Edit, two ss in Haussler


----------



## rich p (8 Mar 2011)

Speicher said:


> Heinrich Haussler?
> 
> 
> 
> Edit, two ss in Haussler




Could have been but nope! 

Just found it! 

Not Hondo or Haedo but Hutarovich


----------



## Speicher (8 Mar 2011)

Luis Leon Sanchez has changed teams, from Caisse D'Espagne to ...... oh bums........  .. Rich P, your forgetfulness is contagious. Will he fare better with his new team?


----------



## rich p (8 Mar 2011)

Speicher said:


> Luis Leon Sanchez has changed teams, from Caisse D'Espagne to ...... oh bums........  .. Rich P, your forgetfulness is contagious. Will he fare better with his new team?




Rabobank IIRC.


----------



## Speicher (8 Mar 2011)

Yes, I remembered that about ten minutes ago, when I was in the shower. Now sat down to watch the last 25 km.


----------



## raindog (8 Mar 2011)

aaaaggghhhhhhhh - Sagan. His rear tub rolled off on the last corner. That'll be a mega bollicking for his mechanic tonight.


----------



## rich p (8 Mar 2011)

Geraint Thomas is doing a grand job as lead out man.

Bad luck for Sagan but lucky not to have been clattered more - I don't think he'd have beaten Goss anyway!


----------



## Keith Oates (8 Mar 2011)

Henderson put in another good performance and also Geraint Thomas was with him today when he crossed the line. With the 'lumps' starting tomorrow the GC list could see some changes!!!!!!!!!!!!!!!!!!!!!!!!!!!!!!!!!!!!!!!


----------



## Flying_Monkey (8 Mar 2011)

Keith Oates said:


> Henderson put in another good performance and also Geraint Thomas was with him today when he crossed the line. With the 'lumps' starting tomorrow the GC list could see some changes!!!!!!!!!!!!!!!!! !!!!!!!!!!!!!!!!!!! !!!
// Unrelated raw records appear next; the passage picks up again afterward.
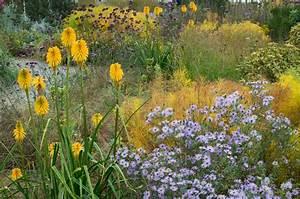 Graminées Vivaces Hautes : plantes jardin sec tout ~ Premium-room.com Idées de Décoration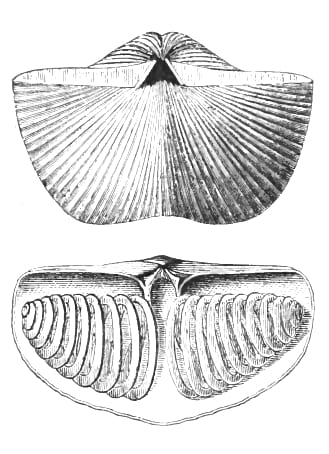 "The inside and outside of the ""top"" (dorsal) shell of a Spirifer brachiopd, including the internal spiral structures which support the filter feeding apparatus and gives the animal their name."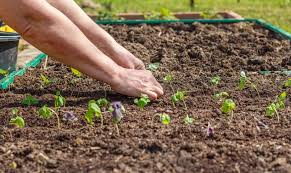 for the best gardening results make sure to read the directions on seed packets regarding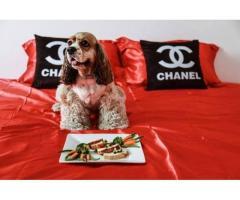 پاپی لند ، کلیه خدمات مربوط به سگ و حیوانات خانگی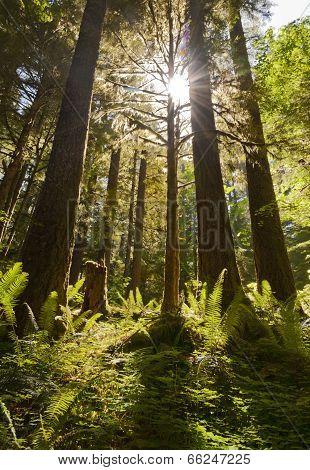 Sunburst shining through tall fir trees with ferns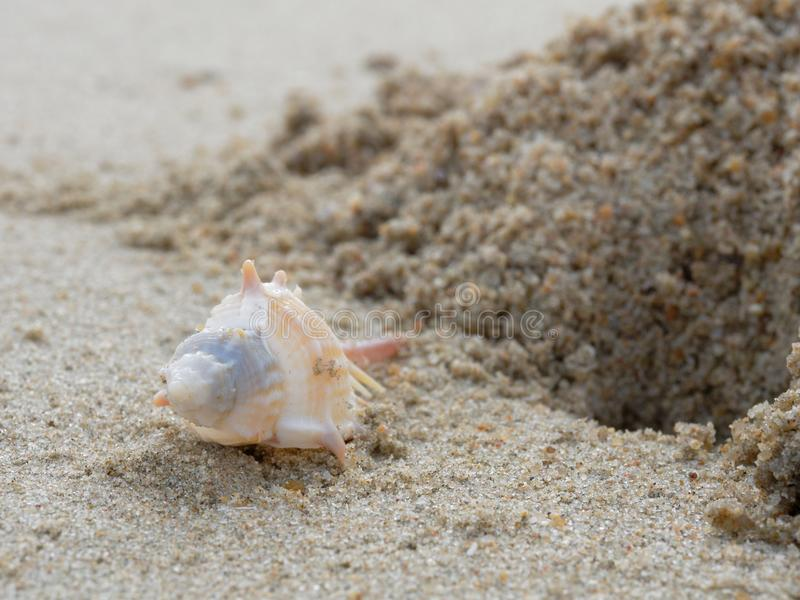 Murex robusto branco e marrom da espinha com furo e pilha da areia sobre o fundo da praia imagem de stock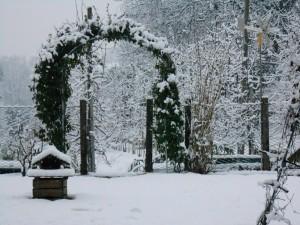 Schnee2014 (3)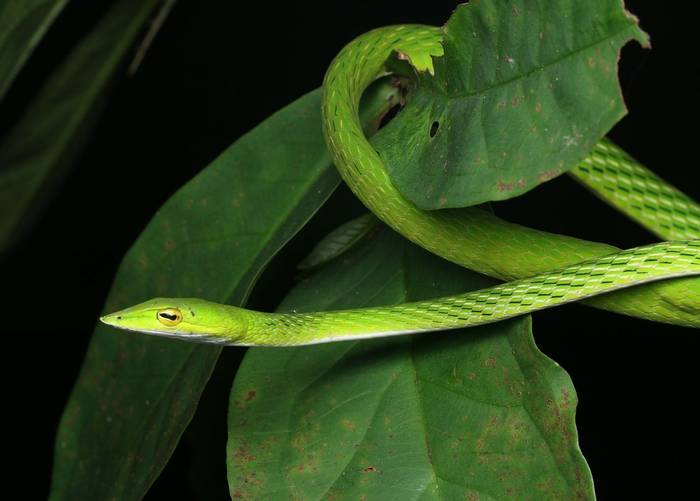 Green Vine Snake (Ahaetulla nasuta) Sri Lanka
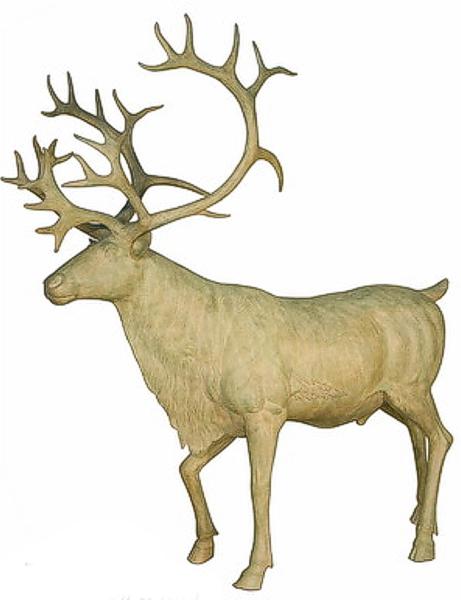 Bronze Caribou Reindeer Statue - AF 74390GR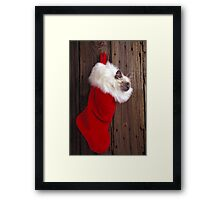 Kitten in stocking Framed Print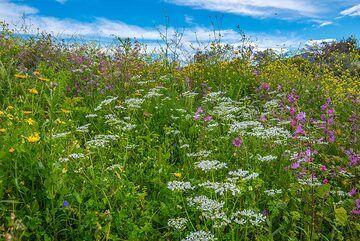 Spring meadow (5) (Photo: Tom Pfeiffer)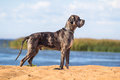 Black great dane Stock Photography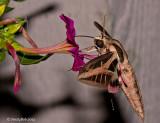 Hummingbird Moth August 9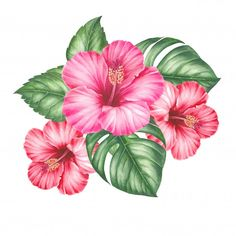 Botanical Flowers, Hibiscus Flowers, Tropical Flowers, Colorful Flowers, Flower Svg, Flower Clipart, Tropical Flower Tattoos, Hawaii Tattoos, Tiki Hawaii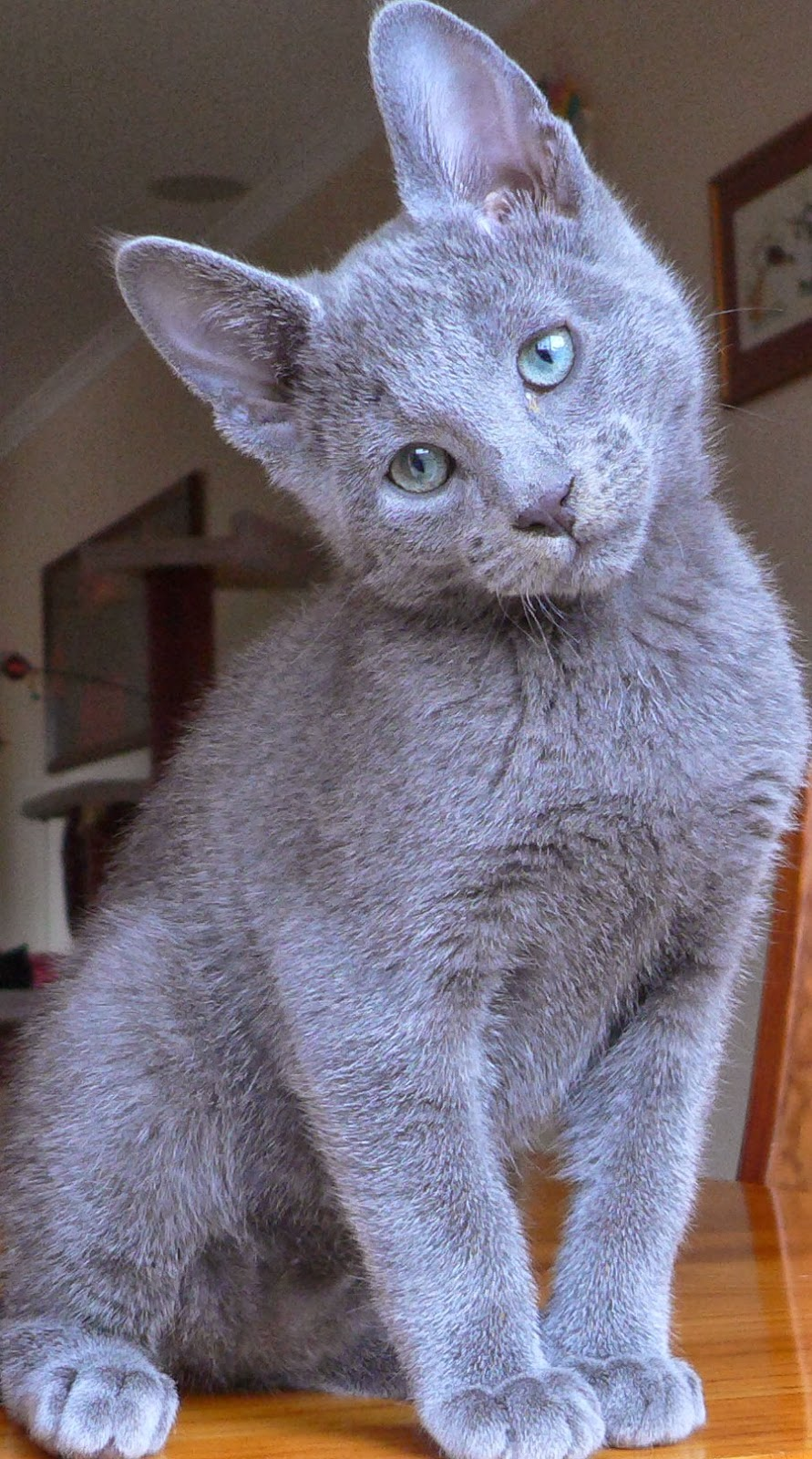 Russian Blue Cat Temperament Personality And Grooming Annie Many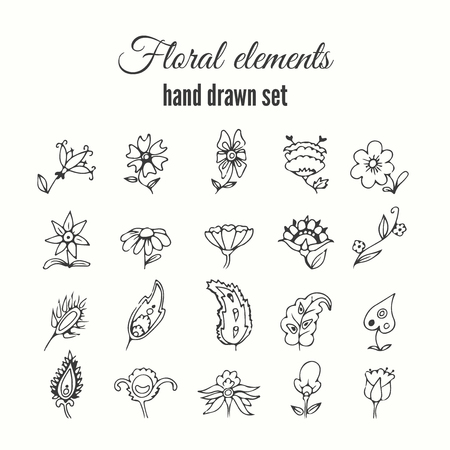 Vector floral decorative set. Herbs and wild flowers. Abstract hand sketched floral collection. Lovely flowers and leaves branches for invitation card.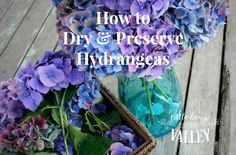 How To Dry & Preserve Hydrangeas - Little House on the Valley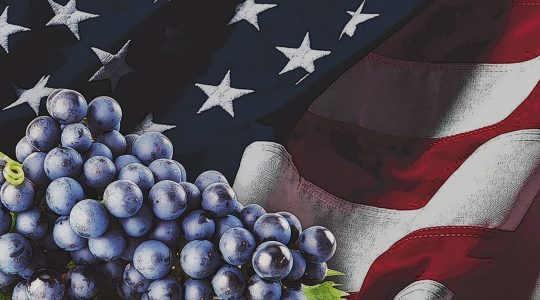 Uniquely American Wines: Indigenous Grape Varietals of the United States | Just Wine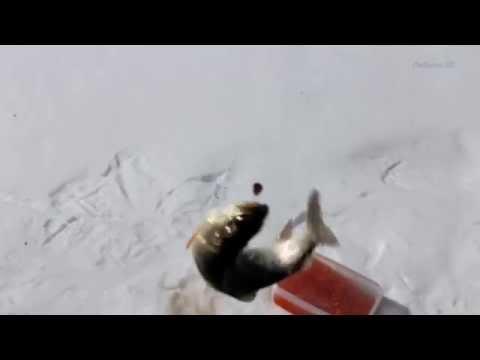 рыбалка на удочку видео
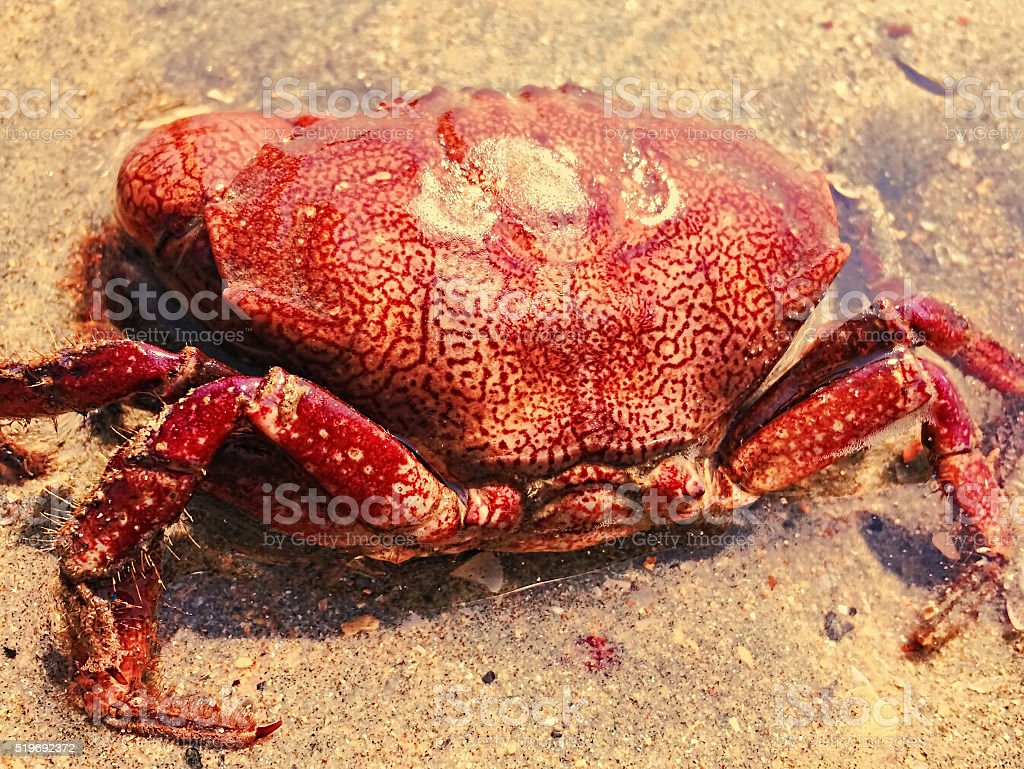 Red crab on the sand beach by the sea stock photo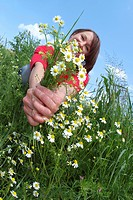 woman with camomile bunch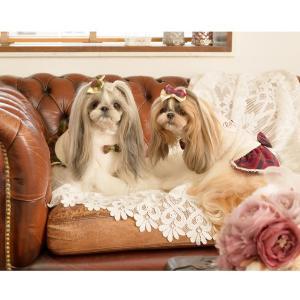 犬 服 ワンピース 秋 冬 ボア 犬の服 新作 きゃんナナ ドッグウェア ブランド|cannanaonline|12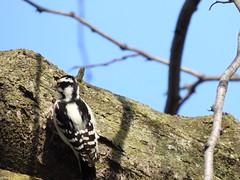 Downy Woodpecker (A female) (Smith Birding) Tags: picoidespubescens woodpecker downywoodpecker chicago montroseharbor m photography wildlife coolpixp1000 nikon birds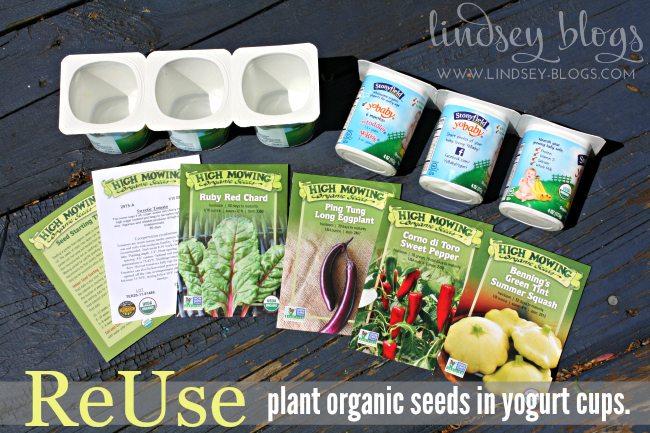 Plant seeds in yogurt cups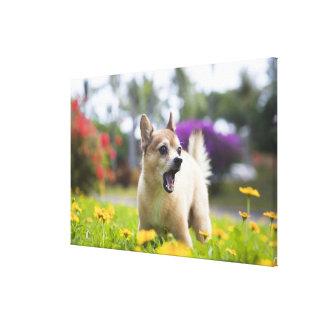 Vår älsklings- hundkekai. Han är till hälften Canvastryck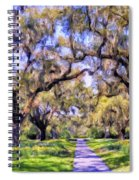 Oaks And Spanish Moss Spiral Notebook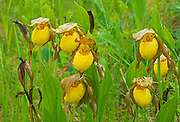 Yellow lady's slipper in rain (Cypripedium parviflorum<br /> var. pubescens)<br />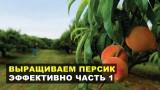 Выращиваем персик эффективно
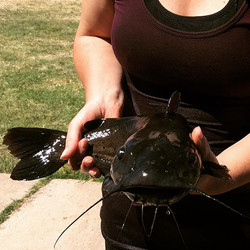 Huge Headwater catfish from Balmorhea State Park.jpg This species can only be found in a few  stream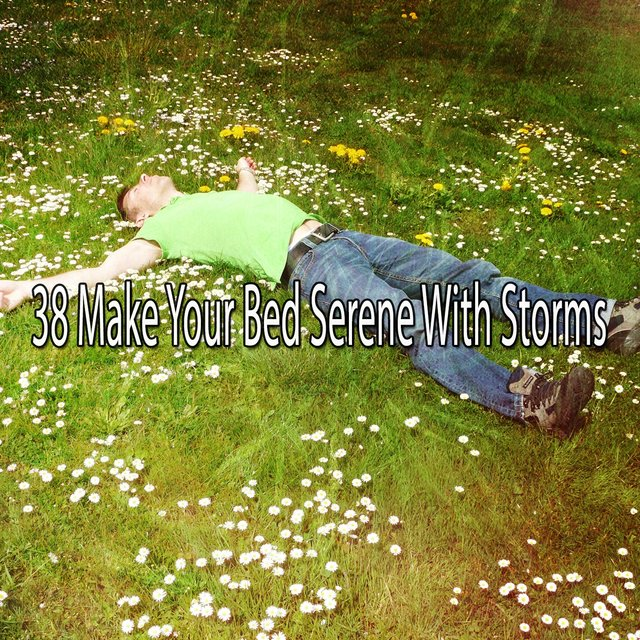 38 Make Your Bed Serene with Storms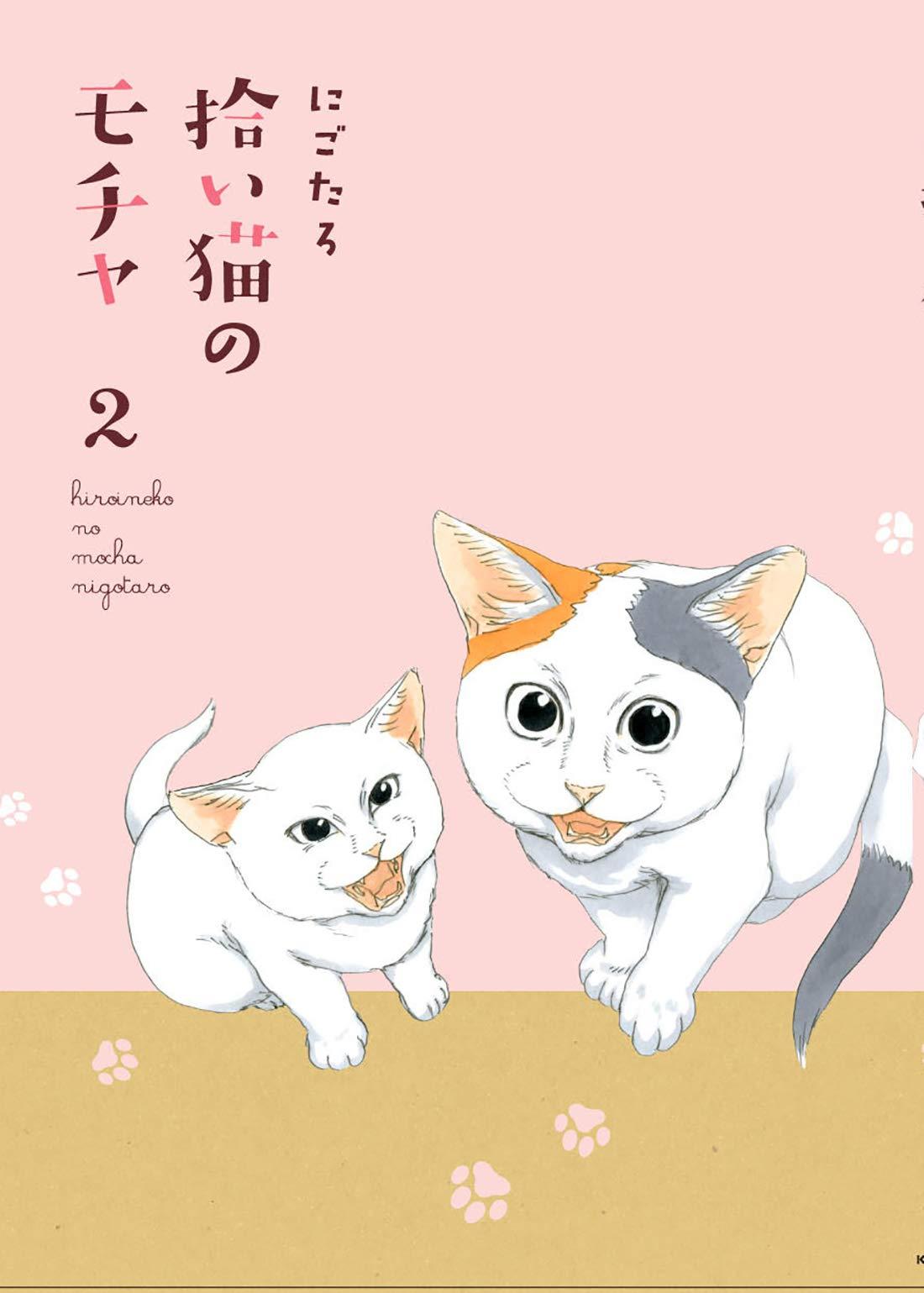 『拾い猫のモチャ2』
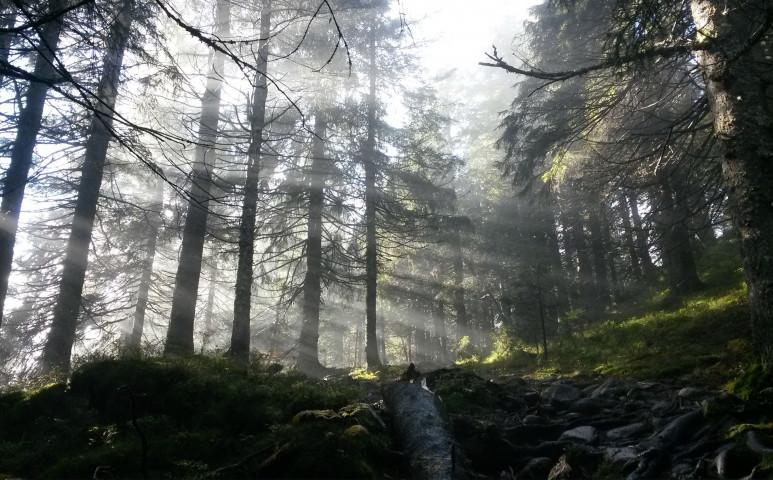 A norvég erdők már biztonságban vannak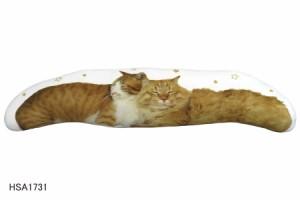 ★ インスタグラムで大人気のネコ社長こいもとジェリー&トムの抱き枕 ★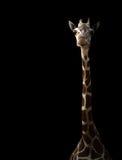 Giraffe hiding in the dark Stock Images
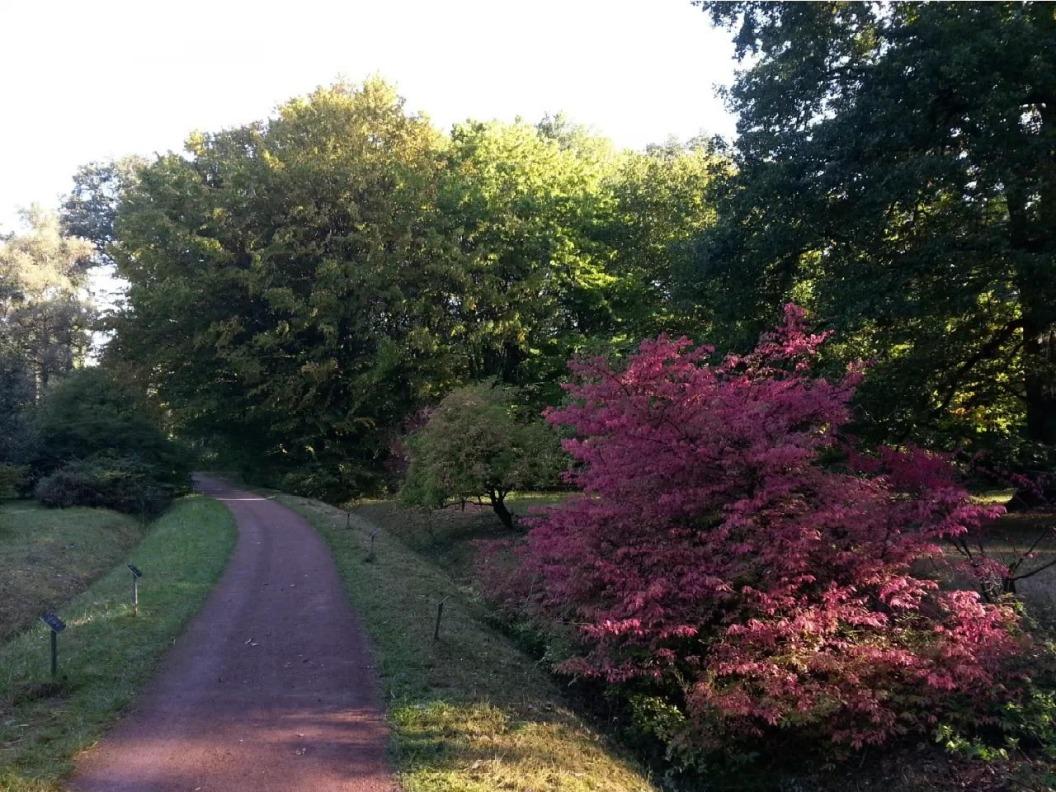 Arboretum Poort-Bulten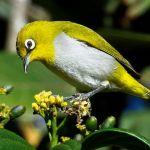 Burung Pleci macet bunyi (wikipedia.org)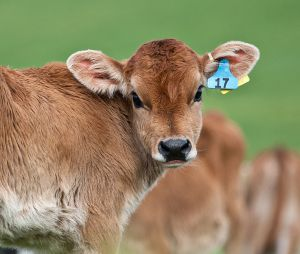 From Wikipedia Commons. http://commons.wikimedia.org/wiki/File:Calf_with_eartag.jpg By Dave Young from Taranaki, New Zealand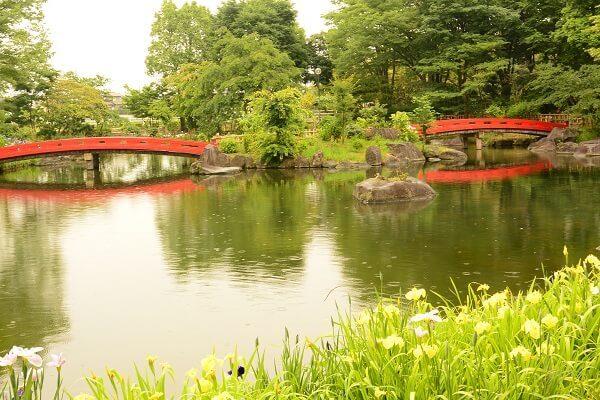 浜川運動公園 御布呂が池
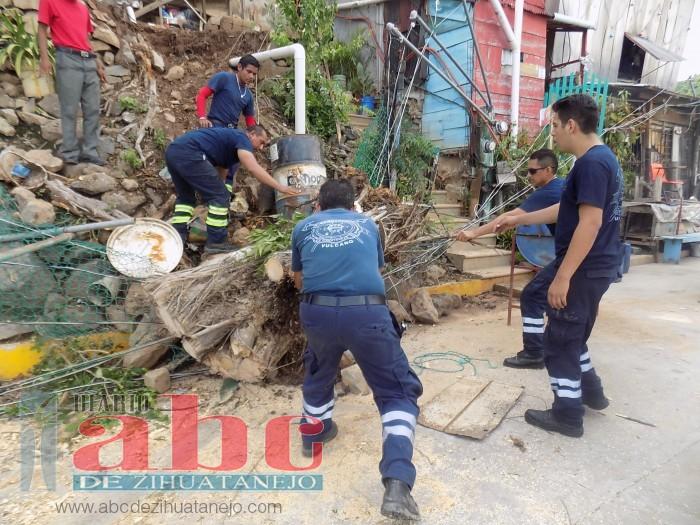Tormenta y fuertes vientos derriban cuatro árboles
According to the results, Henderson came in after Thomas, which suggests that he didn't _that_ good a job today... still, you can't win them all, and this kind of messy finish was much more Goss's scene.


----------



## Keith Oates (8 Mar 2011)

Flying_Monkey said:


> According to the results, Henderson came in after Thomas, which suggests that he didn't _that_ good a job today... still, you can't win them all, and this kind of messy finish was much more Goss's scene.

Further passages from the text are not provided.